A total of 61.17 million people, comprising 30.94 million men and 30.22 million women, were eligible to vote in the two elections, according to the Iranian Election Office affiliated to the Interior Ministry as quoted by Xinhua news agency report.

The voting was initially scheduled to end at 6 p.m. on Friday, but was extended three times, with each extension lasting for a two-hour period.

Iran’s Supreme Leader Ali Khamenei cast his vote at a polling station in the Iranian capital Tehran immediately after the voting began.

After casting his ballot, the leader said, “Our dear nation should know that today, the eyes of many people in the world, both individuals and politicians and those who hold prestigious national and political positions, are on Iran and you. They want to see what you are doing in the elections and what will be the results of your elections. Both our friends and those who are interested in the Iranian nation and the ill-wishers,” according to a statement published on his website.
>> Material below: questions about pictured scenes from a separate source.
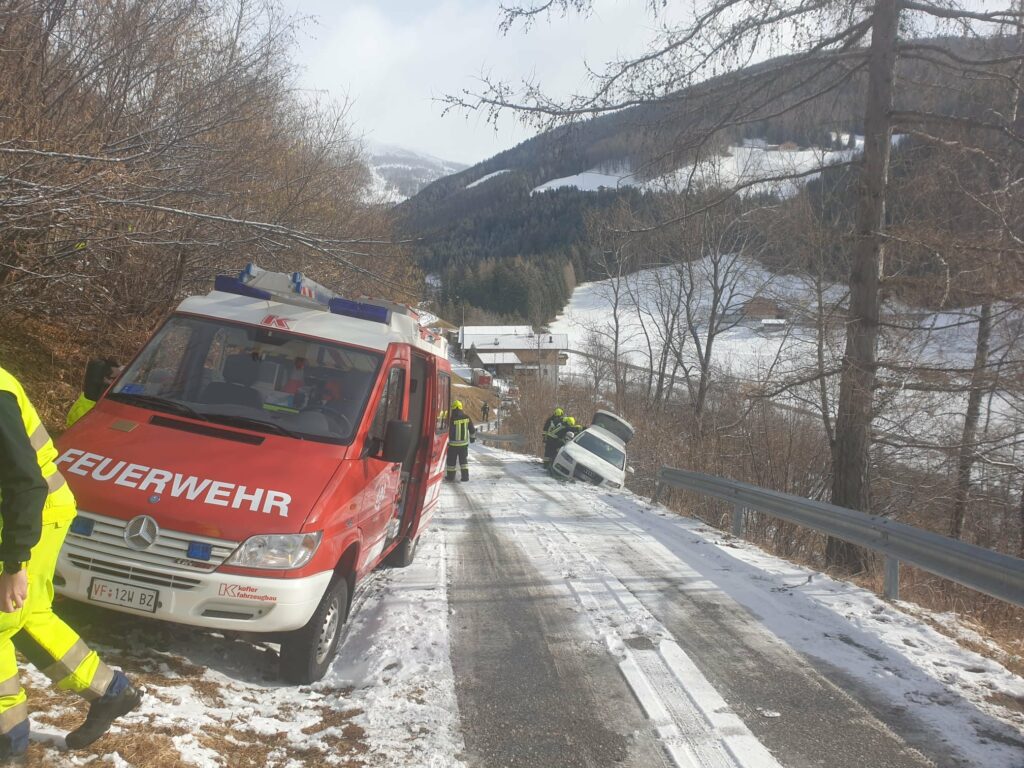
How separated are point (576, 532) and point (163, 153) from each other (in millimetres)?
6830

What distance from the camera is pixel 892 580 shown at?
20.7ft

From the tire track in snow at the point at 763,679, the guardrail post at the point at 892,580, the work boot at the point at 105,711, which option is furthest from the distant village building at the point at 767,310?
the work boot at the point at 105,711

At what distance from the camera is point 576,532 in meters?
9.12

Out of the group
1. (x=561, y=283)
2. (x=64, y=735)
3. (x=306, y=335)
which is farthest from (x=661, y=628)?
(x=561, y=283)

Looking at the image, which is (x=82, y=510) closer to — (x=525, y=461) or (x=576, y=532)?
(x=576, y=532)

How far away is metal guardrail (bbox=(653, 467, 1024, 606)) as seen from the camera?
16.0 feet

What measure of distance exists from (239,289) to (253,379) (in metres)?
1.01

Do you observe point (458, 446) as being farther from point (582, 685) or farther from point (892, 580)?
point (582, 685)

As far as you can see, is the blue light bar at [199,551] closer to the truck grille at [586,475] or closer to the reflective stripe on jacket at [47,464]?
the reflective stripe on jacket at [47,464]

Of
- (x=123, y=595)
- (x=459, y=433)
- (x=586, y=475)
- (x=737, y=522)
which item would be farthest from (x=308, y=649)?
(x=586, y=475)

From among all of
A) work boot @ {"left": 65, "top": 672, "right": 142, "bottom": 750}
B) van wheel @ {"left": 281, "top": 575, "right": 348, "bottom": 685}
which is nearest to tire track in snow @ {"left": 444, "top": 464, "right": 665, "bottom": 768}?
van wheel @ {"left": 281, "top": 575, "right": 348, "bottom": 685}

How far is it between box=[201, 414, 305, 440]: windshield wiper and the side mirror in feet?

Iranian President Ebrahim Raisi cast his ballot at 9:55 a.m. on Friday at the Interior Ministry’s building, after which he told reporters that the people’s votes were determining in Iran’s Islamic Republic establishment, according to a statement published on the website of his office.

During the voting process, Iran’s Police Chief Ahmad Reza Radan said no security problem had occurred at any of the polling stations across the country and full security had been ensured, the official news agency IRNA reported.

Speaking in a live interview with state-run IRIB TV, Iran’s Constitutional Council spokesman Hadi Tahan Nazif said the turnout would be announced after the end of the voting process.

He added that the Constitutional Council had tasked 230,000 people with the mission of monitoring the polling stations.

The turnout in the previous elections for the Iranian Parliament, which was held in 2020, stood at 42 per cent, according to the semi-official Fars news agency.